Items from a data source
################
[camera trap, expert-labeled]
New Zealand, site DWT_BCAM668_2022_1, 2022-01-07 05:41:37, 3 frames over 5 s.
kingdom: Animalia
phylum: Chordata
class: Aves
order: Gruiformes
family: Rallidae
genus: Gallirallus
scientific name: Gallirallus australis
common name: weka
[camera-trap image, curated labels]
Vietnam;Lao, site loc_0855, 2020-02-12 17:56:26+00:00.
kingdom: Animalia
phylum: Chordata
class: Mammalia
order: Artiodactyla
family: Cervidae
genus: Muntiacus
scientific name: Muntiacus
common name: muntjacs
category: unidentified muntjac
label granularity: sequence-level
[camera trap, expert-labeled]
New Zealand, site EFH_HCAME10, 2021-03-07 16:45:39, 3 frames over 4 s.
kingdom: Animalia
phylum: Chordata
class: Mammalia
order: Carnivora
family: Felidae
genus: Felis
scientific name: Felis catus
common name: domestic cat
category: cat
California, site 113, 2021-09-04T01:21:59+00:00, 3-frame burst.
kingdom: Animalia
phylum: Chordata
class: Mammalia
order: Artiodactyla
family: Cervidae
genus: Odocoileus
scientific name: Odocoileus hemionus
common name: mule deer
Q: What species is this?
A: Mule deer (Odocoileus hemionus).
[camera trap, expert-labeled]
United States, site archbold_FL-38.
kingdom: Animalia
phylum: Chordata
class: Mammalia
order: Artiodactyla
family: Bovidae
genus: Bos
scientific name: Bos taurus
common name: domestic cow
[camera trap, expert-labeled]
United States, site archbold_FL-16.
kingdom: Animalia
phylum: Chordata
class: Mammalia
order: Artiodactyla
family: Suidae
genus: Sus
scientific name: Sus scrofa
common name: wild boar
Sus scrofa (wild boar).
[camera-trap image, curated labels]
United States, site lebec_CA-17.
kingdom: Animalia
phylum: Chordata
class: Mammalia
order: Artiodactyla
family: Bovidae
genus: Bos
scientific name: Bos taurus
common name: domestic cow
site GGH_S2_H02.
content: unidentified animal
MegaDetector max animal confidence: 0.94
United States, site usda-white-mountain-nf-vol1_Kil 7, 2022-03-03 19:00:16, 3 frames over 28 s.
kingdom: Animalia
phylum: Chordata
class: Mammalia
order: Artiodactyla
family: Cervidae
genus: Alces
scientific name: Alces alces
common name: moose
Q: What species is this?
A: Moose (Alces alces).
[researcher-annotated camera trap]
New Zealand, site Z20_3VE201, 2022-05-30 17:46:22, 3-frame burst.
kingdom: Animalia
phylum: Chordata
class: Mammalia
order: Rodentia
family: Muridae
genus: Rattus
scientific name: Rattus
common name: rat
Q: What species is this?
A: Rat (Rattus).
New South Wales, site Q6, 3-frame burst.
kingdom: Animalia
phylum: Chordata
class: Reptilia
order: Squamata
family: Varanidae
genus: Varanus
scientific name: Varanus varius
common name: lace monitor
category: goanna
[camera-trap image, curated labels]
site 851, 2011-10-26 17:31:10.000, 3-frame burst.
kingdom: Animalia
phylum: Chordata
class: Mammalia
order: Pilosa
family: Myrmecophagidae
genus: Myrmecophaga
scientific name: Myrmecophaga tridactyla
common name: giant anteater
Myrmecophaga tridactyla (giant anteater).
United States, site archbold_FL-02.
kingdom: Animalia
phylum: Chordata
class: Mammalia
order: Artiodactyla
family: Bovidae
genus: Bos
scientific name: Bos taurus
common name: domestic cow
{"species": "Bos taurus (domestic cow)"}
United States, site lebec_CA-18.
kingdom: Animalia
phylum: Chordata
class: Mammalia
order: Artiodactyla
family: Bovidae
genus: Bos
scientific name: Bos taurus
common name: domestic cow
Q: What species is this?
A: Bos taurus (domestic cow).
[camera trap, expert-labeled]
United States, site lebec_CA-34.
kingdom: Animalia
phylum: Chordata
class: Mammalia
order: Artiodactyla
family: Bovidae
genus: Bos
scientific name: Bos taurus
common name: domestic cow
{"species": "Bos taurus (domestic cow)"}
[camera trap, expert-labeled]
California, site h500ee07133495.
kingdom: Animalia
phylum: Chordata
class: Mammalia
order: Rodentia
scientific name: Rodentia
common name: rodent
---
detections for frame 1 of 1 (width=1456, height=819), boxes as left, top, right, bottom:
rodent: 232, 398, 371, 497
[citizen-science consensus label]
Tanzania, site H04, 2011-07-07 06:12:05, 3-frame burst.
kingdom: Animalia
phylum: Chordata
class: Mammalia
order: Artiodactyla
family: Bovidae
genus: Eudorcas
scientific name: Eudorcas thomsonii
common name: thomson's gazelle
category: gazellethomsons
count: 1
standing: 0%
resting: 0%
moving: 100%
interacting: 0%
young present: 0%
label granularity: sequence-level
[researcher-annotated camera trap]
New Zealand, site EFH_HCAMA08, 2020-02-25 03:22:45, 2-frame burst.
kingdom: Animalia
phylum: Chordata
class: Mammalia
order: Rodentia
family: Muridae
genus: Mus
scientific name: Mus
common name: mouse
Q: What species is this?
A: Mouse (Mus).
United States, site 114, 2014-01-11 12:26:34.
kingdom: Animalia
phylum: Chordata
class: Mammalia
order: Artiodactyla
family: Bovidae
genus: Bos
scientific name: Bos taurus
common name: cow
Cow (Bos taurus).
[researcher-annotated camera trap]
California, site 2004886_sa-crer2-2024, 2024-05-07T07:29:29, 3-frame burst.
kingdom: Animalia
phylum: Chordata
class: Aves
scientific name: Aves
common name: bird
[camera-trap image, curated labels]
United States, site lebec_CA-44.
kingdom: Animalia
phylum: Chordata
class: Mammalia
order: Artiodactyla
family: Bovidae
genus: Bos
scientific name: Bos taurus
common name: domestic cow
################
• Task item
Return, with no change at all, every line in the entries above from the line containing "New Zealand, site EFH_HCAME10, 2021-03-07" through the line containing "scientific name: Sus scrofa".

• Answer box
New Zealand, site EFH_HCAME10, 2021-03-07 16:45:39, 3 frames over 4 s.
kingdom: Animalia
phylum: Chordata
class: Mammalia
order: Carnivora
family: Felidae
genus: Felis
scientific name: Felis catus
common name: domestic cat
category: cat
California, site 113, 2021-09-04T01:21:59+00:00, 3-frame burst.
kingdom: Animalia
phylum: Chordata
class: Mammalia
order: Artiodactyla
family: Cervidae
genus: Odocoileus
scientific name: Odocoileus hemionus
common name: mule deer
Q: What species is this?
A: Mule deer (Odocoileus hemionus).
[camera trap, expert-labeled]
United States, site archbold_FL-38.
kingdom: Animalia
phylum: Chordata
class: Mammalia
order: Artiodactyla
family: Bovidae
genus: Bos
scientific name: Bos taurus
common name: domestic cow
[camera trap, expert-labeled]
United States, site archbold_FL-16.
kingdom: Animalia
phylum: Chordata
class: Mammalia
order: Artiodactyla
family: Suidae
genus: Sus
scientific name: Sus scrofa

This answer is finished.